Masjid Pekojan juga merupakan salah satu masjid tempat mengajar Habib Usman bin Yahya, pengarang sekitar 50 buku (kitab kuning) berbahasa Melayu Arab gundul. Ia pernah diangkat sebagai mufti Betawi pada 1862 (1279 H). Salah seorang muridnya adalah Habib Ali Alhabsji (meninggal 1968) yang mendirikan Majelis Taklim Kwitang.
Masjid Tambora
Masjid Jami Tambora merupakan salah satu masjid tua dan bersejarah di wilayah DKI Jakarta. Nama Tambora pada masjid ini merujuk pada nama Gunung Tambora di Pulau Sumbawa Provinsi Nusa Tenggara Timur yang juga daerah asal pendiri masjid ini.
Pembangunan masjid ini tak lepas dari perjuangan dua tokoh agama, yakni KH Moestoyib dan Ki Daeng. Dua tokoh ini berasal dari Ujung Padang dan lama tinggal di Sumbawa, Provinsi Nusa Tenggara Timur (NTT) untuk menyebarkan Agama Islam.
Setelah masjid berdiri, pergerakan KH Moestojib dan Ki Daeng masih juga diawasi oleh kompeni Belanda. Bahkan, tak jarang mereka diawasi. Kali Krukut—dulunya masih lebar turut menjadi saksi patroli yang kerap dilakukan oleh pihak kompeni.
Sebagai bentuk penghormatan, dua makam tokoh KH Moestojib dan Ki Daeng diletakkan di depan Masjid Tambora. Dua pendiri masjid ini meninggal sekitar 1836.
Masjid Kebon Jeruk
Didirikan di atas sebidang tanah milik Tuan Tschoa atau Kapitan Tamien Dossol Seng yang merupakan kepala kaum muslim Tionghoa pada tahun 1780-1797.
Kendati demikian, tak banyak jejak sejarah yang ditinggalkan oleh Tuan Tschoa yang dalam dialek hokkian disebut dengan kata Cai itu. Hanya sebuah batu nisan yang bertuliskan “Xian bi Cai men zhi mu” yang berarti “makam wanita keluarga Cai” yang ada di halaman belakang masjid tersebut.
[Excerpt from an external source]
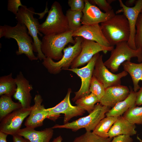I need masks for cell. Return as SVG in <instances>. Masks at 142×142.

Batu nisan bertuliskan mandarin itu menjadi satu-satunya saksi bahwa masjid yang kini telah berubah menjadi seluas 3000 meter persegi itu dulunya didiikan oleh orang Tionghoa.
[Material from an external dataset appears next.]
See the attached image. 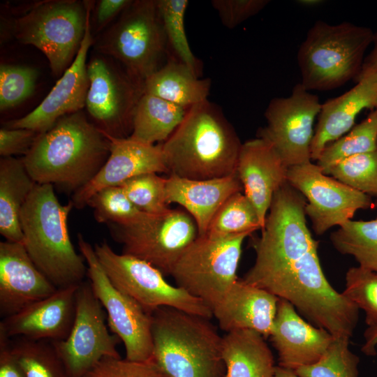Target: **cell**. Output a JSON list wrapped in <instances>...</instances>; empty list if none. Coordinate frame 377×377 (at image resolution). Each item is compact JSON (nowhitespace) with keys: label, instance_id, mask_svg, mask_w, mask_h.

Sebelum diperluas, masjid ini didirikan di tengah sebuah kebun jeruk. Adapun halaman belakang masjid identic dengan kebun yang dipenuhi dengan pohon jeruk sehingga dinamakan Masjid Jami Kebon Jeruk.
Renovasi dilakukan secara bertahap seiring semakin banyak Jemaah yang beribadah di tempat itu. Hingga 1974, kelompok umat Islam yang dikenal jamaah Tabligh memilih masjid itu sebagai tempat berkumpul kelompok mereka.